In time, I hope that this blog will serve as a fulcrum point for many of my mantras that I so strongly live by. I might re-enforce some, I may refute a few. But nonetheless, I find this yet another one of your cathartic attempts at being a preacher-woman.

Now that I'm 22, it seems I have come quite far in many avenues. Perhaps I will elaborate & enlighten on each dimension at a latter time:

-Solitude. My ability to pass time solely for myself has been much more easy to accomplish this past year.

-Scheduling. Organizing priorities and making sure I meet weekly goals has been successful.

-Culinary art. Ability to cook and plan ingredients I'll need while also making efficient use of the groceries I purchase. And of course, thinking of food in a different light has been fantastic. Food as volumes, not as a taste/comfort.

Post#1: No matter how hard you try to be awesome, life will still have a good amount of bitterness.

So this is technically the beginning of the post...

I have come a long way. Finally, I've accomplished my childhood dream of being in a band (maybe four at this point--oops, overkill!). I'm single after a 6 year long-term relationship. I'm independently living on my own. I'm on great terms with my parents and I love everyone! Seems I have it made...?

Not without bitterness.

1)Being Single is hard.

You deal with so many different people at any given time that sometimes it's difficult to swallow that some or many of them will not be honest, or they won't exist in your life "tomorrow." Also, I have so much time to myself that being lonely is definitely a consequence. And who can forget the lack of physical attention. It's a constant battle of monogamy an polyamory.

2)Sometimes it just feels like a life-crisis.

Given the fact that I only answer to myself now, there are times when its hard to gauge what is extreme and what is conservative. Even according to my own standards. Thus, it's hard to gauge when I'm satisfied or content. This rift in a lack of perspective kind of makes my brain go a little psycho at times...because it's just all a matter of choice, no? I have to find the right time to choose to be content. But this in itself is difficult and of course breeds much insecurity for me.

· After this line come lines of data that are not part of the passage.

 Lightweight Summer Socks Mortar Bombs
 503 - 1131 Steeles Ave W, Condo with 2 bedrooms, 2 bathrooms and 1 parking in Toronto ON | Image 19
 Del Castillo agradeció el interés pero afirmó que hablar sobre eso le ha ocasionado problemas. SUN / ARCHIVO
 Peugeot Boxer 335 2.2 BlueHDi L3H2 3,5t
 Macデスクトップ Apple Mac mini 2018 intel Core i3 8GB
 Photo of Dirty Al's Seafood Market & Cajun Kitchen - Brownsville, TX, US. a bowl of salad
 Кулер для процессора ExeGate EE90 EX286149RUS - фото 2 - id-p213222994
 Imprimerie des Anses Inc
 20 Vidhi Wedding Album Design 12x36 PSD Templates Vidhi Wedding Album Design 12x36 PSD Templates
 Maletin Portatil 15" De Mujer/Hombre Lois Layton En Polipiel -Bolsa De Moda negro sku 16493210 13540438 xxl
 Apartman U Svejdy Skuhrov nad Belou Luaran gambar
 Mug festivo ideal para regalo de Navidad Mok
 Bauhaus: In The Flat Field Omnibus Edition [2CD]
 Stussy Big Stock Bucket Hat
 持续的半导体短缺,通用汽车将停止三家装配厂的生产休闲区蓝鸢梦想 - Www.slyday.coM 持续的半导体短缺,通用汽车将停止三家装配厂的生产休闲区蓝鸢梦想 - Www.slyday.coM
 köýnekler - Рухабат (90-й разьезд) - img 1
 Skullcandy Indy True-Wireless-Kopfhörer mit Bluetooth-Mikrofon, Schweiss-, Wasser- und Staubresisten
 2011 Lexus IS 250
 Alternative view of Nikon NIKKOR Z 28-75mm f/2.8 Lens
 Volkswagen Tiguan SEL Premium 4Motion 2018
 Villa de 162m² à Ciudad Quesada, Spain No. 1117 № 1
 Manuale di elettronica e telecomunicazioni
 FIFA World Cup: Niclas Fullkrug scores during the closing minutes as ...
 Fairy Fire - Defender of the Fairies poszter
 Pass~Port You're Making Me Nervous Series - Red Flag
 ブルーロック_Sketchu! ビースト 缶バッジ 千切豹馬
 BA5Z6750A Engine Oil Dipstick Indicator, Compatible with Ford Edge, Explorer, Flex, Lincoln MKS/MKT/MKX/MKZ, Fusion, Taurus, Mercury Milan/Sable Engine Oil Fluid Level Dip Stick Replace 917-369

I've come head-on with an onslaught of issues with depersonalization and derealization. This might be some phoney prognosis but, I know that many times even when I'm doing everyday things, such as going to the grocery store or being out at my favorite pub, there are times that I just don't feel aware and present. It's always been evident that I've battled with depression in some form but I'm trying my best to keep it at bay.

Perhaps I will soon enlighten on my life in a more positive light. But this is the bitterness that has been accompanied with my newly sprouted personal growth and well-being.